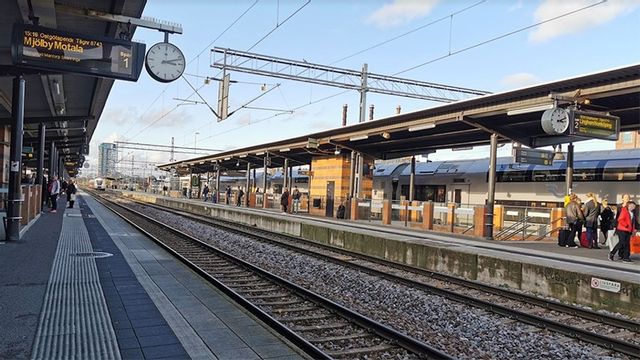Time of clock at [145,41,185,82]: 3:11
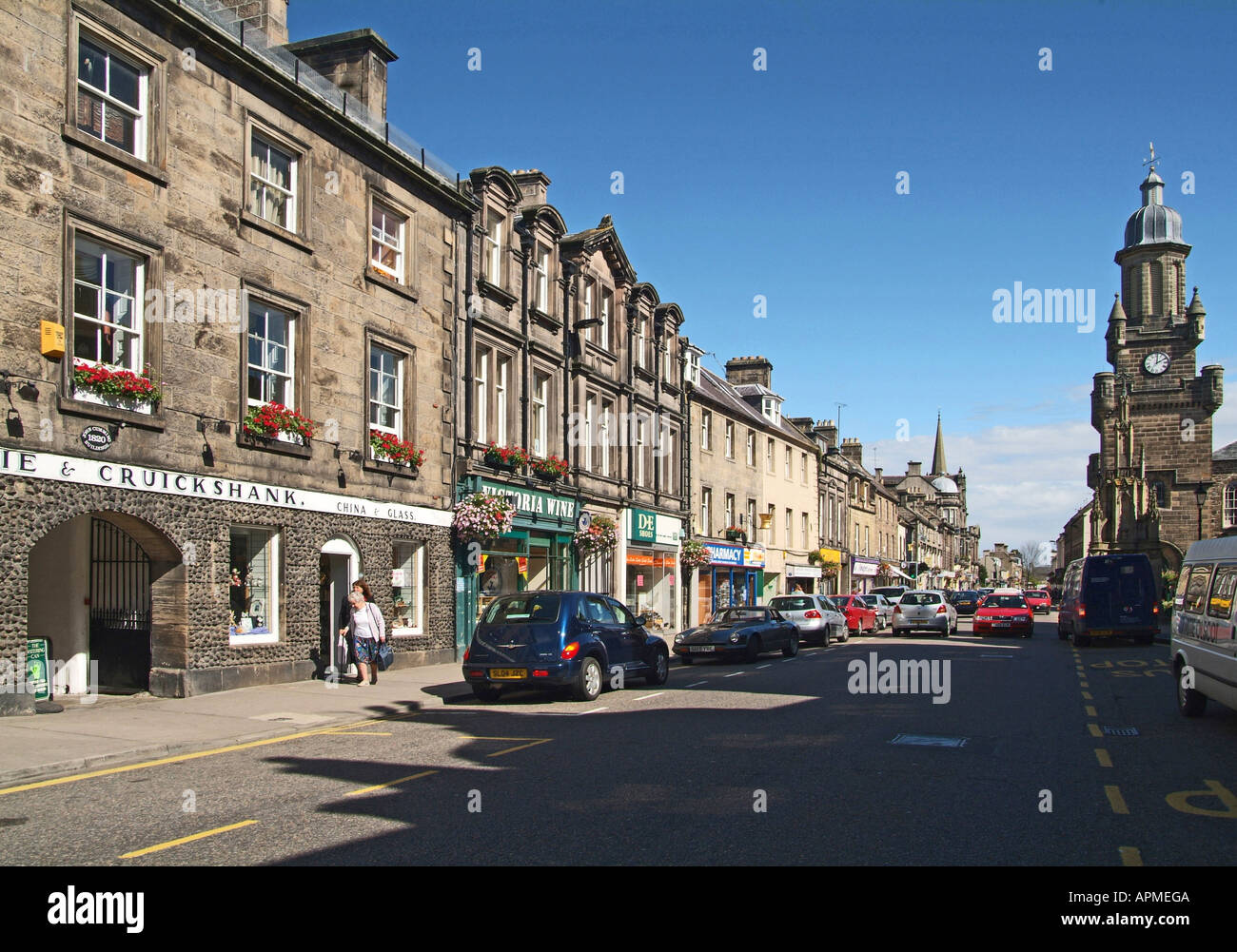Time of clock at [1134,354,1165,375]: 2:01
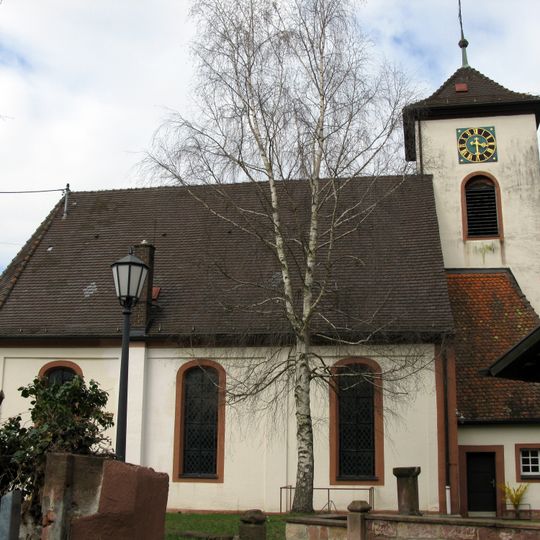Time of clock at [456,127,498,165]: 3:29
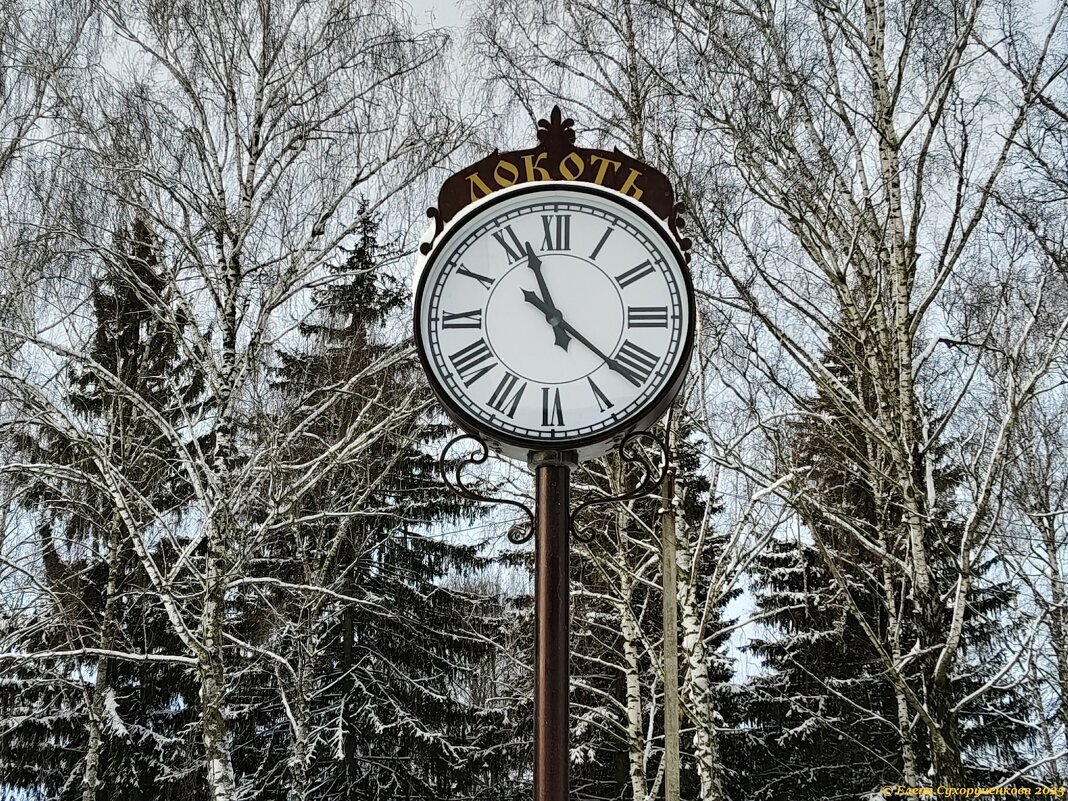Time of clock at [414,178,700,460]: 11:21
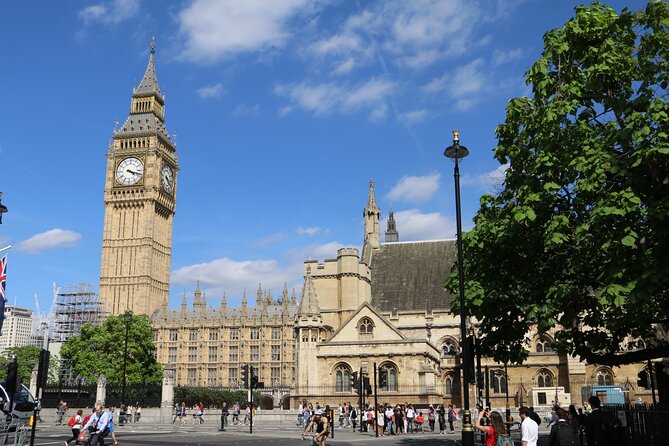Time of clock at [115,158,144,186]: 4:17
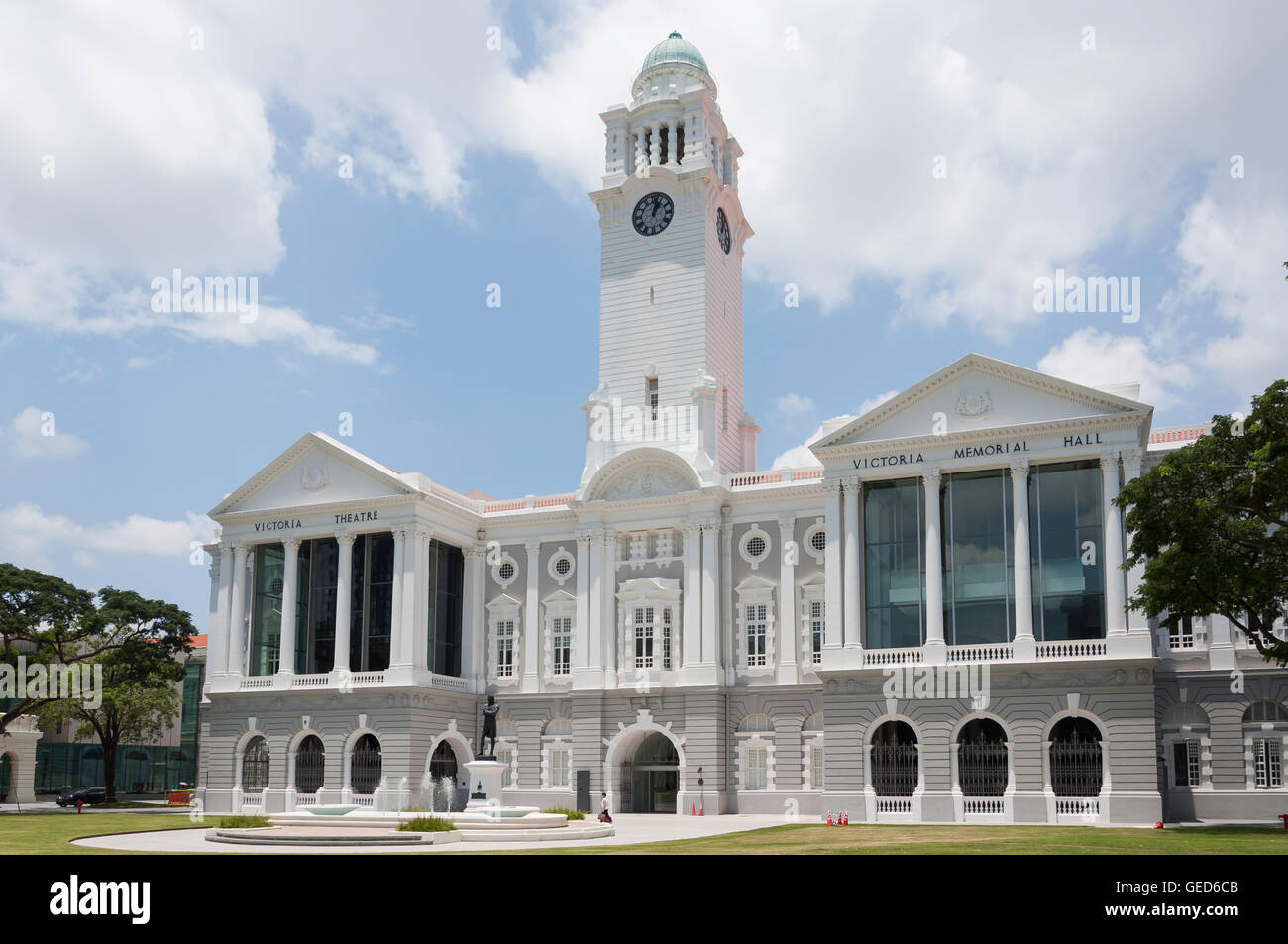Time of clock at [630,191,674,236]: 1:02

## Written problem
Copy all six items above word for word, leaving out the pictures.

## Solution to this task
Time of clock at [145,41,185,82]: 3:11
Time of clock at [1134,354,1165,375]: 2:01
Time of clock at [456,127,498,165]: 3:29
Time of clock at [414,178,700,460]: 11:21
Time of clock at [115,158,144,186]: 4:17
Time of clock at [630,191,674,236]: 1:02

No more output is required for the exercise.